If you’re reading this, you probably already know that birds are in decline across North America, in part due to intensive agriculture. Thus, conservation of birds on farms is a key part of conservation planning. This may be easiest when farmers, who often operate in tight financial margins, incorporate birds as allies in their arthropod pest management plans. Birds consume many insects, and if birds are consuming pest insects, then birds and farmers can benefit each other. However, consumption of insects doesn’t necessarily mean that birds are benefitting crop production; birds consume both harmful insects and the beneficial arthropods that consume harmful insects. The overall interactions between birds, pest insects, and beneficial arthropods determine the overall impact of birds on crop yields.
Indeed, a growing body of research has found that birds are sometimes beneficial to crop production, sometimes harmful, and sometimes neutral. One mediator of the overall inconsistent effects of birds (and arthropods) on pest control is the landscape context of a farm, which is a jargon term meaning the land cover in a larger area (e.g., a 1 km radius circle around the field center). For example, a farm that is surrounded by forest might expect very different impacts of birds on crop production compared to a farm in the middle of a city.
Over the last six years, we have worked to figure out how to best manage farms and landscapes to support birds that also support crop production. Our research was no easy task. The field research team lived in vans during field seasons, driving up and down the U.S. West Coast for the summer months and sometimes into the fall. The field work was a massive undertaking, and we additionally supervised about a half dozen undergraduates in extracting DNA from avian fecal samples for molecular diet analysis, then coordinated sample testing across several universities over several years. We hope that our intensive efforts will be useful to farmers and conservationists alike.
From this work, we’ve previously published a number of papers looking at how to promote bird biodiversity, mitigate potential food safety risks from birds, and quantified assumed pest control benefits from birds. In our paper just out in Ornithological Applications, we took the next step by experimentally examining the impacts of birds on broccoli pests, leaf damage, and yields. Through this research, we can better understand the birds’ actual impacts on production by considering their potentially harmful actions of consuming beneficial arthropods.
For our study, we set up bird exclosures across 13 farms in the U.S. states of Oregon and Washington. We experimentally excluded birds from some broccoli plants and compared the arthropods (both pests and arthropods that consume pests), leaf damage, and yields between plants that birds did and did not have access to. We designed our experiment to occur on farms that were in natural (e.g., surrounded by forest) and anthropogenic (e.g., urban or farmland) areas.

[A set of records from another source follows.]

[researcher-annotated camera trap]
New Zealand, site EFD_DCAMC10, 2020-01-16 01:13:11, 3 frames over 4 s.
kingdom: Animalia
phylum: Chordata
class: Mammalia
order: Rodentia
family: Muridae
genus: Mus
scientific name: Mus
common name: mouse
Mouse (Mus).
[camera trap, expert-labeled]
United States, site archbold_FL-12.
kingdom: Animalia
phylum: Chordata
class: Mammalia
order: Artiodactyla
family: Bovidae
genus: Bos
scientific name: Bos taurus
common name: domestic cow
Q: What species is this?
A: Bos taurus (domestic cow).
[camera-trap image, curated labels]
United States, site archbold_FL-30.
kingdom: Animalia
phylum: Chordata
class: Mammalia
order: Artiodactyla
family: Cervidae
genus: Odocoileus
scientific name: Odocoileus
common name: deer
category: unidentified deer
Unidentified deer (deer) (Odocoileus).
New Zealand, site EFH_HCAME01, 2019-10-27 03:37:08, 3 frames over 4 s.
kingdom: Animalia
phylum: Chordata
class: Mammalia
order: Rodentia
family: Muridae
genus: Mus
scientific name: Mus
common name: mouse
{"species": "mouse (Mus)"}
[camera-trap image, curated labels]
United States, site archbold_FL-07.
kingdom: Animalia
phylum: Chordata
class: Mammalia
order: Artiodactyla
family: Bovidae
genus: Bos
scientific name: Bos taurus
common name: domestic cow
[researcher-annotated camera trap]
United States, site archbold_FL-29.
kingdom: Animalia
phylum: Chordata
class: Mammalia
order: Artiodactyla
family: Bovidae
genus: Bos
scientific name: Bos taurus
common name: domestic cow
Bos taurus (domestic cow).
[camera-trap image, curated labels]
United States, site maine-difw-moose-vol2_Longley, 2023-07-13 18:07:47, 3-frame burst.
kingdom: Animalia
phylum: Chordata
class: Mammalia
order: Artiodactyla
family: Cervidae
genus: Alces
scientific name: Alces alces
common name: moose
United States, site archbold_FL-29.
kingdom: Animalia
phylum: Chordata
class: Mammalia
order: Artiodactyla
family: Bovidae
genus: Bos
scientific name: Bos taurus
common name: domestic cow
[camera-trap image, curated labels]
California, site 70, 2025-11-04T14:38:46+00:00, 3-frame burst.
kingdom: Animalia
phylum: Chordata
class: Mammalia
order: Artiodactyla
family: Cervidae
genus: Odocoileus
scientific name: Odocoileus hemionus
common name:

We paired our experimental results with DNA barcoding of avian feces collected from five species of birds that we commonly observed foraging on broccoli during our prior bird surveys and during our experiment.
Overall, we found small impacts of birds on arthropods on broccoli. Our experiment suggested that birds might actually increase pest aphids, potentially by consuming predatory arthropods that are more effective at controlling pests than are birds. The impacts of birds on aphids didn’t translate into notable differences in broccoli damage nor yields. However, the landscape context did impact arthropod communities and leaf damage, suggesting that farms in more natural landscapes may have fewer broccoli pest issues.
Finally, through our DNA barcoding, we saw some differences between bird species in the types of arthropods they consumed, suggesting that some bird species may be more (or less) beneficial than others for crop pest control.
Altogether, our findings suggest that growers may not experience large benefits from birds on arthropod pest control for all crops. Additional financial incentives may be needed to encourage farmers to promote birds on farms (e.g., installing nest boxes). For example, farmers can enroll in private-sector or NGO-led eco-certification programs (e.g., Audubon Certified Grazed on BirdFriendly Land and Smithsonian Bird Friendly coffee) that enable them to sell their products at a price premium. Altogether, greater implementation of bird-friendly practices in agricultural systems are urgently needed to halt the rapid declines of birds, and greater incentives are likely needed for farmers to do so.